Logo Bloomberg Technoz

RI Kekurangan Venue Konser, Menpar Lirik Investasi Danantara

Muhammad Fikri
16 July 2026 07:30

Menteri Pariwisata, Widiyanti Putri Wardhana saat jumpa pers di Kantor Badan Komunikasi Pemerintah RI, Rabu (15/7/2026). (Dok. Kemenpar)
Menteri Pariwisata, Widiyanti Putri Wardhana saat jumpa pers di Kantor Badan Komunikasi Pemerintah RI, Rabu (15/7/2026). (Dok. Kemenpar)

Bloomberg Technoz, Jakarta -Kementerian Pariwisata (Kemenpar) mengakui Indonesia masih membutuhkan lebih banyak venue konser untuk mendukung pertumbuhan wisata berbasis event. Keterbatasan fasilitas tersebut menjadi salah satu keluhan yang disampaikan para promotor musik kepada pemerintah.

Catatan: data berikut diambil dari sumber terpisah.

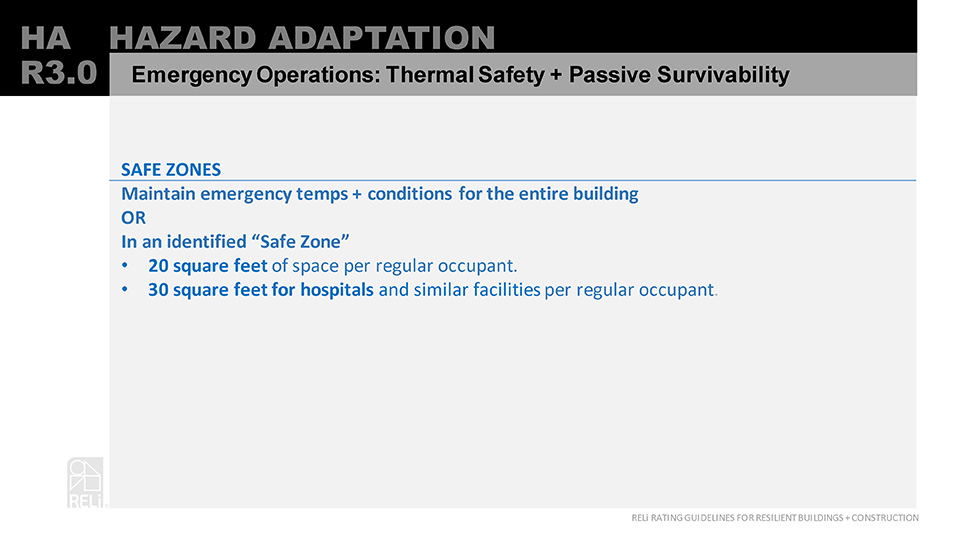 HA HAZARD ADAPTATION
R3.0 Emergency Operations: Thermal Safety + Passive Survivability

SAFE ZONES
Maintain emergency temps + conditions for the entire building
OR
In an identified “Safe Zone”
• 20 square feet of space per regular occupant.
• 30 square feet for hospitals and similar facilities per regular occupant.

RELi

RELi RATING GUIDELINES FOR RESILIENT BUILDINGS + CONSTRUCTION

Menteri Pariwisata Widiyanti Putri Wardhana mengatakan pihaknya telah beberapa kali berdiskusi dengan asosiasi promotor yang menyoroti minimnya venue untuk penyelenggaraan konser berskala besar di Indonesia.

"Kami sudah sering sekali bertemu dengan asosiasi promotor. Mereka juga menyampaikan kendala yang sama," kata Widiyanti kepada wartawan di Jakarta, Rabu (15/7/2026)


Menurut Widiyanti, Kementerian Pariwisata bahkan telah membahas peluang investasi pembangunan venue konser bersama Danantara sebagai salah satu upaya memperkuat infrastruktur industri event nasional.

"Kemarin kami juga berbicara dengan pihak Danantara apabila ada yang ingin investasi di bidang venue untuk konser. Terutama karena sekarang tempat-tempat kita kan rebutan dengan kegiatan olahraga (sports), jadi memang butuh dibangun venue baru," ujarnya.